> _EXERCISE DIRECTIONS_: Return the listing below exactly. Leave its pictures out.

> _SUPPLIED INFORMATION_:
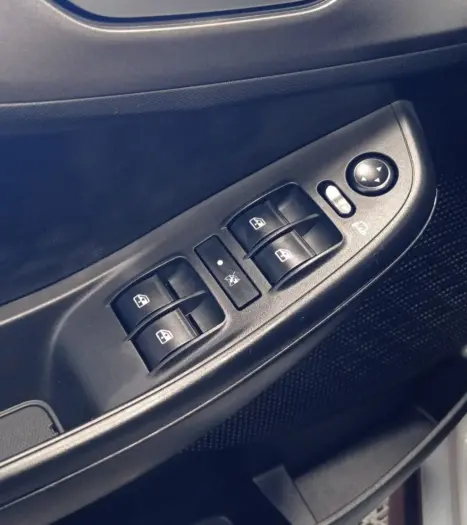 FIAT Fastback 1.0 12V 4P FLEX AUDACE 200 TURBO AUTOM�TICO CVT, Foto 9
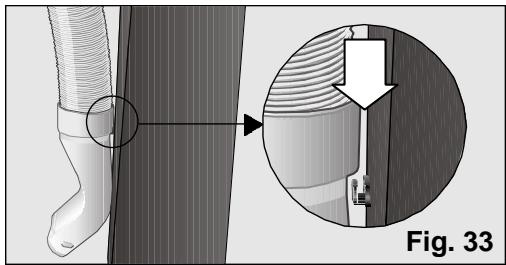 BOSCH PAM 19000 - Avant utilisation en début de saison - 2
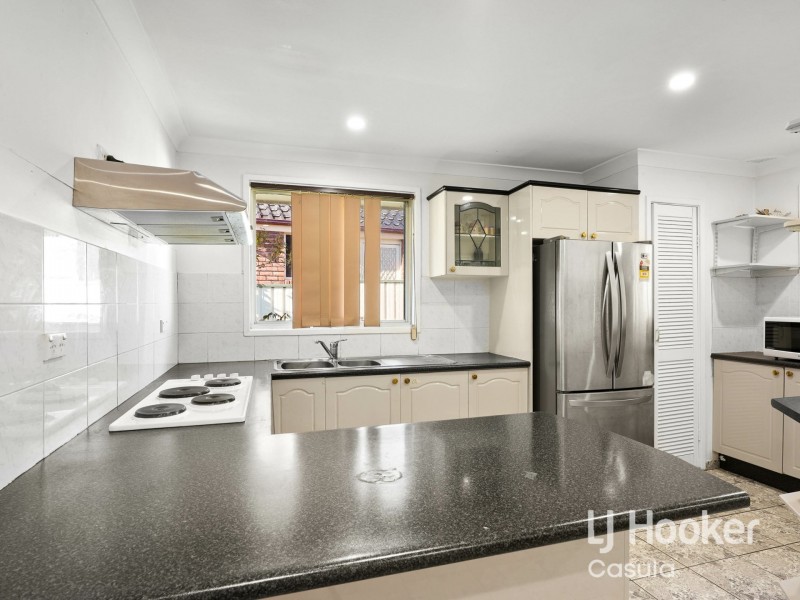 51 Bathurst Street, Wakeley NSW 2176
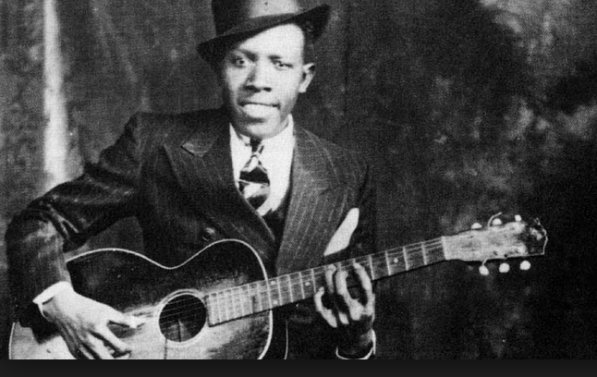 robert johnston made a deal with the devil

> _ANSWER TO THE PROBLEM_:
 FIAT Fastback 1.0 12V 4P FLEX AUDACE 200 TURBO AUTOM�TICO CVT, Foto 9
 BOSCH PAM 19000 - Avant utilisation en début de saison - 2
 51 Bathurst Street, Wakeley NSW 2176
 robert johnston made a deal with the devil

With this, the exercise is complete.